Delta Lake helper methods in PySpark
https://mrpowers.github.io/mack/
MIT License
304 stars 44 forks source link

Brainstorm middle ground type of schema evolution #43

Closed MrPowers closed 1 year ago

MrPowers commented 1 year ago

There is schema evolution that's highly permissive via df.write.option("mergeSchema", "true") and spark.conf.set("spark.databricks.delta.schema.autoMerge.enabled", "true"). This lets you append data with any schema to your existing Delta table.

There is also full schema enforcement which allows you to append data with only the exact same schema.

I think there are some middle ground append operations that would be nice to expressly consider. Suppose you have a Delta Table with 200 columns.
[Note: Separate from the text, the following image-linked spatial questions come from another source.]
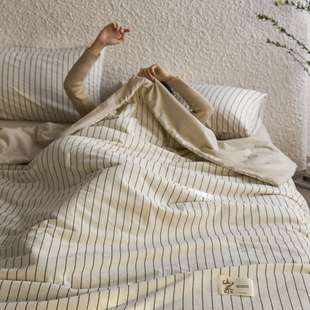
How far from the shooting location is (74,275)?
756 mm

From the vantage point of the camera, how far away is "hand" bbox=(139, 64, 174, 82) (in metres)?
1.56

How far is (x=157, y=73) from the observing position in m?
1.59

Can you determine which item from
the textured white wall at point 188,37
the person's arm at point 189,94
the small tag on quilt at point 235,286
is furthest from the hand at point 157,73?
the small tag on quilt at point 235,286

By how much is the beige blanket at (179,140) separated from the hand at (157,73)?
11cm

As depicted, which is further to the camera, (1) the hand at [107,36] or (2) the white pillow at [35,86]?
(2) the white pillow at [35,86]

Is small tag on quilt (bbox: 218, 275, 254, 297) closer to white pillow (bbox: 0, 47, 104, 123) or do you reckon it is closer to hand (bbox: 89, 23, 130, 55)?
hand (bbox: 89, 23, 130, 55)

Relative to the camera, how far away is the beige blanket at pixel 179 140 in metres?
1.22

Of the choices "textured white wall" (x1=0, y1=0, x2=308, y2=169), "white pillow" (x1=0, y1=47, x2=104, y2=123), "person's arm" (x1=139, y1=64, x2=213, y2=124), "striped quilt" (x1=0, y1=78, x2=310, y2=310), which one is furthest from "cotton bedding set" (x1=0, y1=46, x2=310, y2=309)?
"textured white wall" (x1=0, y1=0, x2=308, y2=169)

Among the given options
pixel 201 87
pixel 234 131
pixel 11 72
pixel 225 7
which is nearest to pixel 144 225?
pixel 234 131

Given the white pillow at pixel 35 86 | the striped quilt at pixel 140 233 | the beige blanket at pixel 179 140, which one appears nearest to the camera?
the striped quilt at pixel 140 233

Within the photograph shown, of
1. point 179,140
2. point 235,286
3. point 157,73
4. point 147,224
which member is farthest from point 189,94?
point 235,286

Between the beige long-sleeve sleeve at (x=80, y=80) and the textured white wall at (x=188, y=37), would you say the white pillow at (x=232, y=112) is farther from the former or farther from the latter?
the beige long-sleeve sleeve at (x=80, y=80)

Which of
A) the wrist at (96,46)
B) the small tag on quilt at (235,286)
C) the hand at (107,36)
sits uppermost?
the hand at (107,36)

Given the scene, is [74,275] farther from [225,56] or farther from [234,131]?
[225,56]
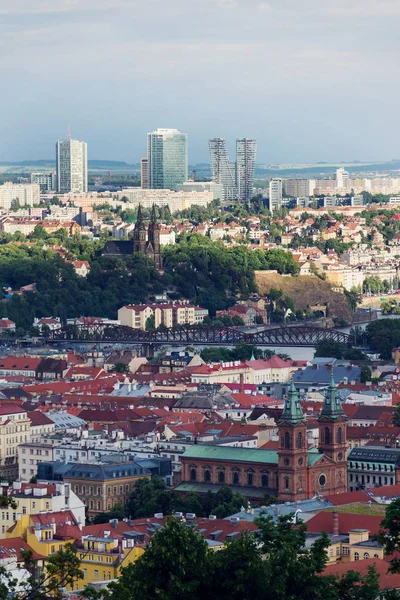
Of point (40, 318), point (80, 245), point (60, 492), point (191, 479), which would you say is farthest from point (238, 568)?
point (80, 245)

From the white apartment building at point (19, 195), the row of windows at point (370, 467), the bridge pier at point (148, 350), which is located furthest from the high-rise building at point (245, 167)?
the row of windows at point (370, 467)

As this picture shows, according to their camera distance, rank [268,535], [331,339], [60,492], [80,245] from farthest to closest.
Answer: [80,245]
[331,339]
[60,492]
[268,535]

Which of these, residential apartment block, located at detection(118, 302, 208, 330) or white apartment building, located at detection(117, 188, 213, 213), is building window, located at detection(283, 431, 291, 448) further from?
white apartment building, located at detection(117, 188, 213, 213)

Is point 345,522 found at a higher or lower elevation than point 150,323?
higher

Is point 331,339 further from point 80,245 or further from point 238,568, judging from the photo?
point 238,568

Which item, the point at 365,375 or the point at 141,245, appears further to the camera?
the point at 141,245

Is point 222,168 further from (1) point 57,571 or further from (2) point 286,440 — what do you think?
(1) point 57,571

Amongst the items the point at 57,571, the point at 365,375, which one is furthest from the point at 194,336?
the point at 57,571
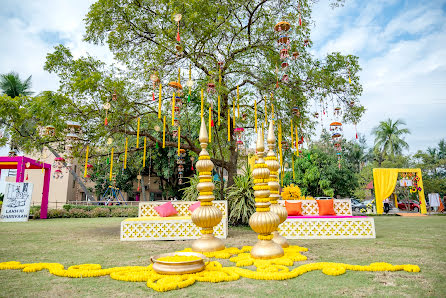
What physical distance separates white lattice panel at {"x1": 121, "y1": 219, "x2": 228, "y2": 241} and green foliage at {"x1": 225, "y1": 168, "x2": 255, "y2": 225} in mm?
1956

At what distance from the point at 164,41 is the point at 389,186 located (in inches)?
612

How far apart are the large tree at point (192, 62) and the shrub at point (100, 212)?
26.6 ft

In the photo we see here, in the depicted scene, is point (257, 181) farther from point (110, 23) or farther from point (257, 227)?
point (110, 23)

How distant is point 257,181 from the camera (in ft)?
15.6

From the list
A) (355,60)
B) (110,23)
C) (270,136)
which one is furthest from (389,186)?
(110,23)

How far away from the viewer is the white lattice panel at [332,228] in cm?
676

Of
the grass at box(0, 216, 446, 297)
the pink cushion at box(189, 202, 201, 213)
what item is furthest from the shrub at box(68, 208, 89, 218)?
the grass at box(0, 216, 446, 297)

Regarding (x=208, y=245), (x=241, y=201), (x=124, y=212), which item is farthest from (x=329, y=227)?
(x=124, y=212)

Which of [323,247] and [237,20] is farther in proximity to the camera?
[237,20]

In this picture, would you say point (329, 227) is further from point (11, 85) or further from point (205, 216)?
point (11, 85)

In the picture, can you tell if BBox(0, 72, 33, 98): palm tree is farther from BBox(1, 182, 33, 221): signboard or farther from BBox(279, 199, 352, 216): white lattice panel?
BBox(279, 199, 352, 216): white lattice panel

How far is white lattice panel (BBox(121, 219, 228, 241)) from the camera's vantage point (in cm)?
672

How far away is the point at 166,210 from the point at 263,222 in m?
3.71

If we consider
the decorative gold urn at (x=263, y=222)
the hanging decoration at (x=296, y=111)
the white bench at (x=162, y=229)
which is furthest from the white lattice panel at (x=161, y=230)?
the hanging decoration at (x=296, y=111)
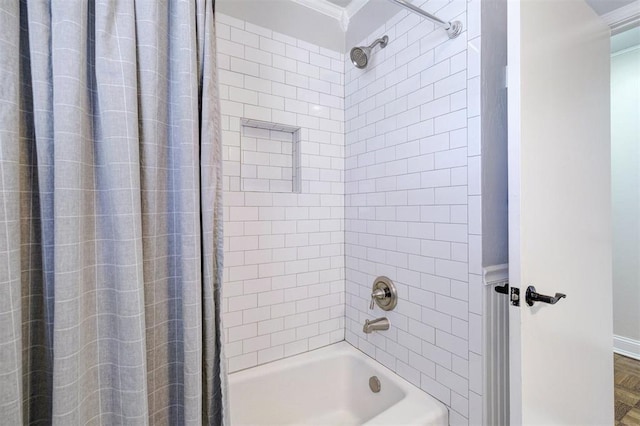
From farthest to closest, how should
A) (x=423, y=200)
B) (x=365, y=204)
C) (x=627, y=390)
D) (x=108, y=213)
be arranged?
1. (x=627, y=390)
2. (x=365, y=204)
3. (x=423, y=200)
4. (x=108, y=213)

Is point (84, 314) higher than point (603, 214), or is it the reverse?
point (603, 214)

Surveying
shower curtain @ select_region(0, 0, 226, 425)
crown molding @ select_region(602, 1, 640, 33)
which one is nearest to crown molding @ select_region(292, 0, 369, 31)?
shower curtain @ select_region(0, 0, 226, 425)

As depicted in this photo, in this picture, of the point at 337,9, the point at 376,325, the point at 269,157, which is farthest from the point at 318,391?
the point at 337,9

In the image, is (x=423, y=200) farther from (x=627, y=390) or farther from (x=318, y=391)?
(x=627, y=390)

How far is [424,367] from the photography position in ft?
4.48

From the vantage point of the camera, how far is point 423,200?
1365mm

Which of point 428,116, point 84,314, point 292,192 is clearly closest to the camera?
point 84,314

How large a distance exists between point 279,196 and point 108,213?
962 mm

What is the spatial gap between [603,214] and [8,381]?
2194mm

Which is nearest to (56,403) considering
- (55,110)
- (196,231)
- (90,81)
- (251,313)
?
(196,231)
Here's behavior you might want:

Perhaps an API like this could work:

mack.validate_append(
    delta_table,
    append_df,
    required_cols=["col_a", "col_b", "col_c"], 
    optional_additional_cols=["col_1", "col_2"], 
    optional_missing_cols=["col_a"])

Let me know your thoughts.

robertkossendey commented 1 year ago

@MrPowers I think this feature would be very helpful. The API looks great IMO. I would like to take over this ticket.

robertkossendey commented 1 year ago

One thing that I notices, It seems like that the only way to get the columns of Delta Table is to call .toDF() on the table and get the columns from the DF. I am not sure if that behaves as a pure metadata operation or if the table is being loaded into memory to do this.

robertkossendey commented 1 year ago

@MrPowers maybe optional_missing_cols is not needed, since it is implicitly specified through required_cols. All the columns that are not in required are automatically optional_missing right?

MrPowers commented 1 year ago

@robertkossendey - here's what I'm thinking. Suppose you have a Delta table with col_a, col_b, and col_c. Here are the writes that you would like to allow:

So it'd be invoked like this for this situation:

mack.validate_append(
    delta_table,
    append_df,
    required_cols=["col_a", "col_b", "col_c"], 
    optional_additional_cols=["col_d"], 
    optional_missing_cols=["col_c"])

Upon further reflection, required_cols is probably a suboptimal name. Perhaps base_cols would be better. Open to ideas.

robertkossendey commented 1 year ago

@MrPowers I still struggle to understand the necessity of the optional_missing_cols.

Wouldn't this code snippet achieve the same behaviour?

mack.validate_append(
    delta_table,
    append_df,
    required_cols=["col_a", "col_b"], 
    optional_additional_cols=["col_d"])

Also, what would be the purpose of base_cols?

robertkossendey commented 1 year ago

@MrPowers should we close this issue?